1. (More) Unfinished Business: Structures of the American Psyche


In 1930s America, the ability for Black Americans to visit the Fair was limited due to racist restrictions that prevented safe travel and limited lodging options. The Fair archive documents a concerted effort to encourage Black tourists with directories and guides that would accommodate them. The Negro Motorist Green Book,(1) first issued in 1936, was likely a key part of any travel planning:

From a New York-focused first edition published in 1936, Green expanded the work to cover much of North America. The Green Book became "the bible of black travel" during the era of Jim Crow laws, when open and often legally prescribed discrimination against African Americans and other non-whites was widespread.
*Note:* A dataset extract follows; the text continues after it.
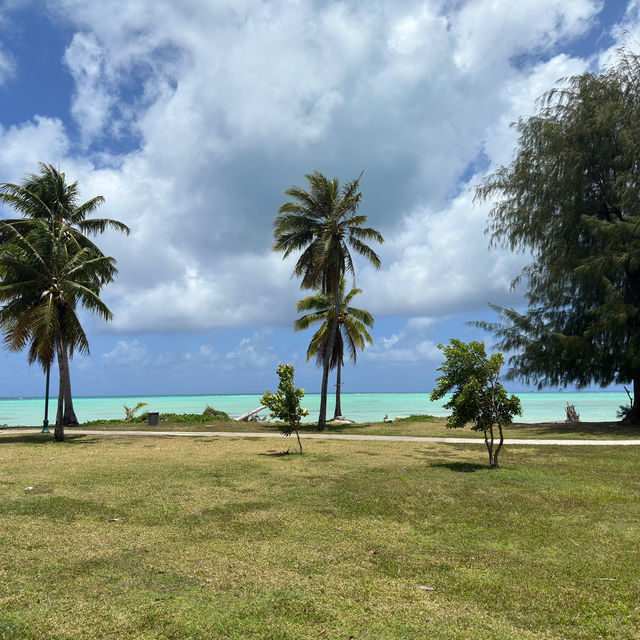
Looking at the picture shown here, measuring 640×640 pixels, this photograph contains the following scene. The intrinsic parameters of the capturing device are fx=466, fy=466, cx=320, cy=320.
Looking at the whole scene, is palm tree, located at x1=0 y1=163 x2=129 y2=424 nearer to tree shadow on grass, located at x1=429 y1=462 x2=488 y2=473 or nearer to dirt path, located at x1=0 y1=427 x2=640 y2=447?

Green wrote this guide to identify services and places relatively friendly to African-Americans so they could find lodgings, businesses, and gas stations that would serve them along the road. It was little known outside the African-American community.



Correspondence between a travel agent and a World’s Fair Special Events Director regarding ‘special events of interest to negroes.’



(below) Uncle Hen’s Touring Guide: Dixie to the 1939 New York World’s Fair, sponsored the The Colored Professional and Business Men’s Club of Greenville, SC.



The archive’s representation of Black programming at the Fair seems to overwhelmingly portray celebrities in acts of minstrelism or other kinds of performance within the Fair’s ‘Amusement Zone’ or in appearances at segregated events.


Champion boxer Joe Lewis, Fredi Washington, and others in a skit in the ‘Gay New Orleans Village’ in the Amusement Zone.


Black celebrity Bill ‘Bojangles’ Robinson (2) performs in costume, with telescope; Robinson christening the Temple of Jitterbugs. (below) Robinson with members of the National Association of Colored Women.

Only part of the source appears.